#### [Work item]
Give back, exactly as written, the lines from the beginning of the listing through the one that contains "Researchers developed a".

____

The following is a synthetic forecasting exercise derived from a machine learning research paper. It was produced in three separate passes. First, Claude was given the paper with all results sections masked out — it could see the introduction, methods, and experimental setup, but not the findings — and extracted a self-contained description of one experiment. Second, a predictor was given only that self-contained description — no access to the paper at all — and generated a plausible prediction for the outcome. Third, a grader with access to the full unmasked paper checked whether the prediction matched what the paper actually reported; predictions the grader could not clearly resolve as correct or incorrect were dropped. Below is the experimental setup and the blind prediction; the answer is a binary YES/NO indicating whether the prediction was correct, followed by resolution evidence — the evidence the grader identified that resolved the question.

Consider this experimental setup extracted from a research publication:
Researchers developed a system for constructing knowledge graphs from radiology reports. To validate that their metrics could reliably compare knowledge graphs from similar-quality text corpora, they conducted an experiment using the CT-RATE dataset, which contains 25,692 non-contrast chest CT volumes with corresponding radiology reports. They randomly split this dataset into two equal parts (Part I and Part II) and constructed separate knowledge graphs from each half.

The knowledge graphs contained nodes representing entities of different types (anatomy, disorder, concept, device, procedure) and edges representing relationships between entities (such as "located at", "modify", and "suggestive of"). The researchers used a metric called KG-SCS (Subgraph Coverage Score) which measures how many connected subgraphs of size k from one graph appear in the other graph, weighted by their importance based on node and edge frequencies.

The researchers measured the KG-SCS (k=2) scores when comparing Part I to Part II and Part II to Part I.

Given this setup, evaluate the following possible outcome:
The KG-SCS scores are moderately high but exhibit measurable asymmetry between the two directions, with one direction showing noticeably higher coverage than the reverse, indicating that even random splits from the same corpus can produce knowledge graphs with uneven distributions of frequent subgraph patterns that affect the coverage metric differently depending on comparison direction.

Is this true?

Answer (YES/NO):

____

#### [Solution below]
The following is a synthetic forecasting exercise derived from a machine learning research paper. It was produced in three separate passes. First, Claude was given the paper with all results sections masked out — it could see the introduction, methods, and experimental setup, but not the findings — and extracted a self-contained description of one experiment. Second, a predictor was given only that self-contained description — no access to the paper at all — and generated a plausible prediction for the outcome. Third, a grader with access to the full unmasked paper checked whether the prediction matched what the paper actually reported; predictions the grader could not clearly resolve as correct or incorrect were dropped. Below is the experimental setup and the blind prediction; the answer is a binary YES/NO indicating whether the prediction was correct, followed by resolution evidence — the evidence the grader identified that resolved the question.

Consider this experimental setup extracted from a research publication:
Researchers developed a system for constructing knowledge graphs from radiology reports. To validate that their metrics could reliably compare knowledge graphs from similar-quality text corpora, they conducted an experiment using the CT-RATE dataset, which contains 25,692 non-contrast chest CT volumes with corresponding radiology reports. They randomly split this dataset into two equal parts (Part I and Part II) and constructed separate knowledge graphs from each half.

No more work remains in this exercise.